Lance le sapin à Géraldine. C'est une chanson enregistrée en fin de soirée avec son ancien coloc Navet Confit que Géraldine est tombée dans la musique. Cinq ans plus tard, elle lance son premier album, des chansons irrésistiblement déjantées, accrocheuses et irrévérencieuses.

L'album de Noël d'Elvis tourne sur la table tournante. La collection de cagoules est accrochée au mur, pas très loin du Light Bright, qui est illuminé. Il y a des mégots dans un cendrier d'Expo 67 et un vieux radio-cassette Fisher Price.

Géraldine nous a reçus dans son petit studio du Plateau, cette semaine, pour parler de son premier disque, Sold-out capitalisme. Pour l'entrevue, elle a enlevé sa cagoule, qui masque le visage de la chanteuse de 28 ans en spectacle.

Déjà passionnée par les arts visuels, Géraldine est tombée dans la musique un peu par hasard, il y a cinq ans. La diplômée en recherche et animation culturelle à l'UQAM avait comme coloc Navet Confit. «C'était un bon ami à mon ex, ex, ex», raconte-t-elle.

Pendant les soirées qui s'éternisaient, Géraldine et Navet «jouaient à chanter». Un soir, ils ont enregistré une chanson intitulée Lance le sapin à Géraldine, l'ont mise sur MySpace. Puis le téléphone a sonné; le Quai des brumes était au bout du fil: «Géraldine, ce serait l'fun que tu viennes faire un show.»

Géraldine a fait un deuxième spectacle dans le cadre d'un événement étudiant («au National!» dit-elle encore en se grattant la tête) et un troisième dans le cadre de Pop Montréal. Puis grâce à une bourse du Conseil des arts est venu Sold-out capitalisme, réunissant toutes les chansons que Géraldine avait enregistrées au fil du temps sur les rythmes et les arrangements entraînants de Navet Confit.

Pourquoi se cacher le visage sur scène? «Au début, j'étais gênée; quelqu'un m'a suggéré de mettre une cagoule et je l'ai gardée, raconte Géraldine. C'est bien de créer un mystère. J'aime le contraste que ça fait avec ma voix de bébé.»

Il est vrai que Géraldine a le timbre de voix d'une jeune chanteuse nymphette.

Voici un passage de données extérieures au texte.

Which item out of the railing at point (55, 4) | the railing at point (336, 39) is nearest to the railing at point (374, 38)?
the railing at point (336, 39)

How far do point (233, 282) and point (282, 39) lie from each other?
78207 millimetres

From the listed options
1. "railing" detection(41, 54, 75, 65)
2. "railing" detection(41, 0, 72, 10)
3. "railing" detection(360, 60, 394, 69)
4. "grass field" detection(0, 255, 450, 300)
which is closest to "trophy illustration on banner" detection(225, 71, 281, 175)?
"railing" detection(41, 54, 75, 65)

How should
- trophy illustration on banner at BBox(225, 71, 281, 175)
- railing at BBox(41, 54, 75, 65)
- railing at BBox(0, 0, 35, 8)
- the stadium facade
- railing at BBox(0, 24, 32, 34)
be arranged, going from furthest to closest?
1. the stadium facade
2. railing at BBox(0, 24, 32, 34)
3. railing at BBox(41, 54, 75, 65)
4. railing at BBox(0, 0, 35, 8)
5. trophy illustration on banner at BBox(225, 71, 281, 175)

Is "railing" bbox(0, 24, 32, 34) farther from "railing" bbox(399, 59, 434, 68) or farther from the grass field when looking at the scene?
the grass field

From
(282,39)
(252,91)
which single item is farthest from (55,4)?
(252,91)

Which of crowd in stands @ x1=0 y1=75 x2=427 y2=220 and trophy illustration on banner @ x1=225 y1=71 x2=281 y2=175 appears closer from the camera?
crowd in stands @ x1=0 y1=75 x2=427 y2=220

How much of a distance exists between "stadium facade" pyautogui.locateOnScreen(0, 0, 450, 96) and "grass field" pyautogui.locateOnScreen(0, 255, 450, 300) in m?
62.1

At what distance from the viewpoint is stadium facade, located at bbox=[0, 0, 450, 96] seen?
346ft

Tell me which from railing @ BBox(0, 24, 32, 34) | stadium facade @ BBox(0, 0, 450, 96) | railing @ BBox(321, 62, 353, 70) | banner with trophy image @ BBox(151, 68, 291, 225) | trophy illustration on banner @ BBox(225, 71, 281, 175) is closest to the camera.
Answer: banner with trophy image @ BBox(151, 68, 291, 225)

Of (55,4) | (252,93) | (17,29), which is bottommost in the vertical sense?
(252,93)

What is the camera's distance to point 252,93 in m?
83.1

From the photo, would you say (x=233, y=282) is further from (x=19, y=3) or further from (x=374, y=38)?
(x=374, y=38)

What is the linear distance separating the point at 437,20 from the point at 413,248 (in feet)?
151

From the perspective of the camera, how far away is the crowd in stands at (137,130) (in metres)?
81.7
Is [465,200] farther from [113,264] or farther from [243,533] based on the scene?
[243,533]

Mais ses chansons et son univers se rapprochent davantage de ceux de Philippe Katerine et Peaches: des chansonnettes électro (enrobées de noise) avec des textes irrévérencieux. «C'est catchy, mais les textes sont crus», résume Géraldine.

Dès la première chanson de Sold-out capitalisme, on tape du pied et on devient accro à la pop-trash de Géraldine. La chanteuse s'en prend aux fucking hispters, aux «déviants» de la mode, au bonheur des filles trop gentilles, ou encore à Gino Quilico.

«Navet, c'est vraiment facile de faire de la musique pop avec toi», lance Géraldine sur la jolie Enrôle-toi dans mes bras. Mais encore là, il y a de l'ironie dans le texte. Même chose avec Poisson rouge, qui pourrait être une belle vraie «ballade». Ce contraste et ce décalage font état du «gros paradoxe» de la vingtaine, du choc de nos jeunes aspirations avec la vie de tous les jours, explique Géraldine.

«J'ai fini mon bac en 2005 dans les carrés rouges de la grève étudiante, raconte-t-elle. J'étais impliquée dans le mouvement altermondialiste, mais à un moment donné, tu te rends compte que c'est difficile d'être cohérent. Regarde mon poêle à bois, tu me disais tout à l'heure en rentrant que j'étais chanceuse d'avoir un poêle et que mon appartement a quelque chose d'authentique... Mais ce n'est pas bon pour le smog.

«C'est un gros paradoxe, poursuit-elle. C'était la même chose quand j'ai eu un emploi comme serveuse dans un café branché et que des gens de mon entourage réagissaient mal... Le boss traitait super bien ses employés: pas besoin d'être une coop pour bien faire les choses», fait valoir Géraldine.

«Sold-out capitalisme, c'est un résumé de ma mi-vingtaine et du regard que j'ai sur ma vie, d'un point de vue honnête», résume-t-elle.

Musicalement, c'est aussi l'une des belles surprises de la fin de l'année. Pas mal, pour ce qui était au départ un «jeu» de fin de soirée. «Je n'ai pas trop d'attentes, dit Géraldine. C'est toujours les choses qui sont venues vers nous. Mais j'aimerais faire un peu de tournée.»